Posted by : at

nVidia’s Jetson platform is arguably the most powerful family of devices for deep learning at the edge. In order to achieve the full benefits of the platform, a framework called TensorRT drastically reduces inference time for supported network architectures and layers. However, nVidia does not currently make it easy to take your existing models from Keras/Tensorflow and deploy them on the Jetson with TensorRT. One reason for this is the python API for TensorRT only supports x86 based architectures. This leaves us with no real easy way of taking advantage of the benefits of TensorRT. However, there is a harder way that does work: To achieve maximum inference performance we can export and convert our model to .uff format, and then load it in TensorRT’s C++ API.

1. Training and exporting to .pb

  • Train your model
  • If using Jupyter, restart the kernel you trained your model in to remove training layers from the graph
  • Reload the models weights
  • Use an export function like the one in this notebook to export the graph to a .pb file

2. Converting .pb to .uff

I suggest using the chybhao666/cuda9_cudnn7_tensorrt3.0:latest Docker container to access the script needed for converting a .pb export from Keras/Tensorflow to .uff format for TensorRT import.

cd /usr/lib/python2.7/dist-packages/uff/bin
# List Layers and manually pick out the output layer
# For most networks it will be dense_x/BiasAdd, the last one that isn't a placeholder or activation layer
python tensorflow --input-file /path/to/graph.pb -l

# Convert to .uff, replace dense_1/BiasAdd with the name of your output layer
python tensorflow -o /path/to/graph.uff --input-file /path/to/graph.pb -O dense_1/BiasAdd

More information on the .pb export and .uff conversion is available from nVidia

3. Loading the .uff into TensorRT C++ Inference API

I have created a generic class which can load the graph from a .uff file and setup TensorRT for inference while taking care of all host / device CUDA memory management behind the scenes. It supports any number of inputs and outputs and is available on my Github. It can be built with nVidia nSight Eclipse Edition using a remote toolchain (instructions here)

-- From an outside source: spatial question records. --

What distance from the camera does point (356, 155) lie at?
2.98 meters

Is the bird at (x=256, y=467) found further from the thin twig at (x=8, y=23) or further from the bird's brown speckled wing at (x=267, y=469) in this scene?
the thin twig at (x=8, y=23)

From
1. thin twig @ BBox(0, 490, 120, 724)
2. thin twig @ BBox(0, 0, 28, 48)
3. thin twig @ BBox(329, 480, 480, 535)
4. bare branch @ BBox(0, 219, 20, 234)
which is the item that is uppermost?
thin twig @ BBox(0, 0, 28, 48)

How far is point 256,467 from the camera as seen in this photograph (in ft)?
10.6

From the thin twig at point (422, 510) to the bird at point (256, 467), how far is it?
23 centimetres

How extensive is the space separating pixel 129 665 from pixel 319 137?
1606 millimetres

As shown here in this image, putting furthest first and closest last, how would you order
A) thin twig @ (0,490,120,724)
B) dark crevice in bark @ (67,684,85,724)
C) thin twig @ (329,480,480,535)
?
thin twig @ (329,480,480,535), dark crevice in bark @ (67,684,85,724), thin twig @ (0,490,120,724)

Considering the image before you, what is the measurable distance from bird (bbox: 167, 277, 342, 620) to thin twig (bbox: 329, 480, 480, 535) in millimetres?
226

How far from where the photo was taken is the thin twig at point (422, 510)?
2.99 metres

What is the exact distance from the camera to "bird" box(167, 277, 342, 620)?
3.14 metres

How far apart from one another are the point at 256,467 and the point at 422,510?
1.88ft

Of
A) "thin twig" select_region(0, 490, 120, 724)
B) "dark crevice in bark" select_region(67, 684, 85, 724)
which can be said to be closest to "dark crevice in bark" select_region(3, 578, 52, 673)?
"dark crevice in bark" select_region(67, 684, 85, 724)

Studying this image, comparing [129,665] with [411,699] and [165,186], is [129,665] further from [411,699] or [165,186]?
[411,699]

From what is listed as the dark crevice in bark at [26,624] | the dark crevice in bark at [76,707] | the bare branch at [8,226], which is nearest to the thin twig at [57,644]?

  • Keep in mind that many layers are not supported by TensorRT 3.0. The most obvious omission is BatchNorm, which is used in many different types of deep neural nets.
  • Concatenate only works on the channel axis and if and only if the other dimensions are the same. If you have multiple paths for convolution, you are limited to concatenating them only when they have the same dimensions.